Reproduce every item below verbatim, keeping each character, line break, and indentation unchanged.
........
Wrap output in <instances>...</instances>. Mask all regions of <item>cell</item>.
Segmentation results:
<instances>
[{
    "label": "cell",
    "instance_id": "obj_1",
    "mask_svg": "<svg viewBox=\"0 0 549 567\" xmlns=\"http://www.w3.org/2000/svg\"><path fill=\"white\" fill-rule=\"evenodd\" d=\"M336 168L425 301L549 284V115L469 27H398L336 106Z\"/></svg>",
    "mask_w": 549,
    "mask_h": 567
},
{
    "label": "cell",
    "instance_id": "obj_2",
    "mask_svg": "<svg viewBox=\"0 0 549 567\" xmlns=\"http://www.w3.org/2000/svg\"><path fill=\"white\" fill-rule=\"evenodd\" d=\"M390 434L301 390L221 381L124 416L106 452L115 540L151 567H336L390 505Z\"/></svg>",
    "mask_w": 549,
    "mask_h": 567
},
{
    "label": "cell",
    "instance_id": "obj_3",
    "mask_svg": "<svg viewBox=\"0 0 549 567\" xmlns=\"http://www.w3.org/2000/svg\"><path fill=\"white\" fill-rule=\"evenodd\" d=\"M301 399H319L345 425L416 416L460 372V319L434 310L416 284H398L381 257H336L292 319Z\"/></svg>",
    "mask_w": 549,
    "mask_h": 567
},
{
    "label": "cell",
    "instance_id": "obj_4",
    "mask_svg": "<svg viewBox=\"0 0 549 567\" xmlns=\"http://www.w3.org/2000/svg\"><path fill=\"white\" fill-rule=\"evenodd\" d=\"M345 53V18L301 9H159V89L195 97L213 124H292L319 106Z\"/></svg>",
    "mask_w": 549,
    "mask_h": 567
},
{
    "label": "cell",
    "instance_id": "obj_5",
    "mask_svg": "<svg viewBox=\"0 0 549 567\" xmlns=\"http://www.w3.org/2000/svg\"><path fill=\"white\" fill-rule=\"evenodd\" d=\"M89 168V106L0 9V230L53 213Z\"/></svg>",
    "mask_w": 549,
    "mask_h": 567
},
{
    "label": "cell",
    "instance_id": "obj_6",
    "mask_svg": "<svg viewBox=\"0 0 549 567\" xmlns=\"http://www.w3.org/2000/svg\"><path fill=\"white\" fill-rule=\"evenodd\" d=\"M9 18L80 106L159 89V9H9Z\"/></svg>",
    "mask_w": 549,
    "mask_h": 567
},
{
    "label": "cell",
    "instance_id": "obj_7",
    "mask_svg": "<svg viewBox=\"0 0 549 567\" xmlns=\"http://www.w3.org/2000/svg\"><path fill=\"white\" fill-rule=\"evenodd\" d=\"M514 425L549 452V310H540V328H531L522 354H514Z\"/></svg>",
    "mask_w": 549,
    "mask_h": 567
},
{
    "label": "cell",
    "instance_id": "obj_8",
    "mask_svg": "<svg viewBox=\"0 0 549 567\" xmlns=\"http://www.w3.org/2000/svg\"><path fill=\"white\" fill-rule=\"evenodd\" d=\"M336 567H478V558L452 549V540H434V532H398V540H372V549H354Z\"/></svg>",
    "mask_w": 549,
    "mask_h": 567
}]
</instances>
........
■ Solution to this exercise ■
Wrap output in <instances>...</instances>. Mask all regions of <item>cell</item>.
Segmentation results:
<instances>
[{
    "label": "cell",
    "instance_id": "obj_1",
    "mask_svg": "<svg viewBox=\"0 0 549 567\" xmlns=\"http://www.w3.org/2000/svg\"><path fill=\"white\" fill-rule=\"evenodd\" d=\"M336 168L425 301L549 284V115L469 27H398L336 106Z\"/></svg>",
    "mask_w": 549,
    "mask_h": 567
},
{
    "label": "cell",
    "instance_id": "obj_2",
    "mask_svg": "<svg viewBox=\"0 0 549 567\" xmlns=\"http://www.w3.org/2000/svg\"><path fill=\"white\" fill-rule=\"evenodd\" d=\"M390 434L301 390L221 381L124 416L106 452L115 540L151 567H336L390 505Z\"/></svg>",
    "mask_w": 549,
    "mask_h": 567
},
{
    "label": "cell",
    "instance_id": "obj_3",
    "mask_svg": "<svg viewBox=\"0 0 549 567\" xmlns=\"http://www.w3.org/2000/svg\"><path fill=\"white\" fill-rule=\"evenodd\" d=\"M301 399H319L345 425L416 416L460 372V319L434 310L416 284H398L381 257H336L292 319Z\"/></svg>",
    "mask_w": 549,
    "mask_h": 567
},
{
    "label": "cell",
    "instance_id": "obj_4",
    "mask_svg": "<svg viewBox=\"0 0 549 567\" xmlns=\"http://www.w3.org/2000/svg\"><path fill=\"white\" fill-rule=\"evenodd\" d=\"M345 53V18L301 9H159V89L195 97L213 124H292L319 106Z\"/></svg>",
    "mask_w": 549,
    "mask_h": 567
},
{
    "label": "cell",
    "instance_id": "obj_5",
    "mask_svg": "<svg viewBox=\"0 0 549 567\" xmlns=\"http://www.w3.org/2000/svg\"><path fill=\"white\" fill-rule=\"evenodd\" d=\"M89 168V106L0 9V230L53 213Z\"/></svg>",
    "mask_w": 549,
    "mask_h": 567
},
{
    "label": "cell",
    "instance_id": "obj_6",
    "mask_svg": "<svg viewBox=\"0 0 549 567\" xmlns=\"http://www.w3.org/2000/svg\"><path fill=\"white\" fill-rule=\"evenodd\" d=\"M9 18L80 106L159 89V9H9Z\"/></svg>",
    "mask_w": 549,
    "mask_h": 567
},
{
    "label": "cell",
    "instance_id": "obj_7",
    "mask_svg": "<svg viewBox=\"0 0 549 567\" xmlns=\"http://www.w3.org/2000/svg\"><path fill=\"white\" fill-rule=\"evenodd\" d=\"M514 425L549 452V310H540V328H531L522 354H514Z\"/></svg>",
    "mask_w": 549,
    "mask_h": 567
},
{
    "label": "cell",
    "instance_id": "obj_8",
    "mask_svg": "<svg viewBox=\"0 0 549 567\" xmlns=\"http://www.w3.org/2000/svg\"><path fill=\"white\" fill-rule=\"evenodd\" d=\"M336 567H478V558L452 549V540H434V532H398V540H372V549H354Z\"/></svg>",
    "mask_w": 549,
    "mask_h": 567
}]
</instances>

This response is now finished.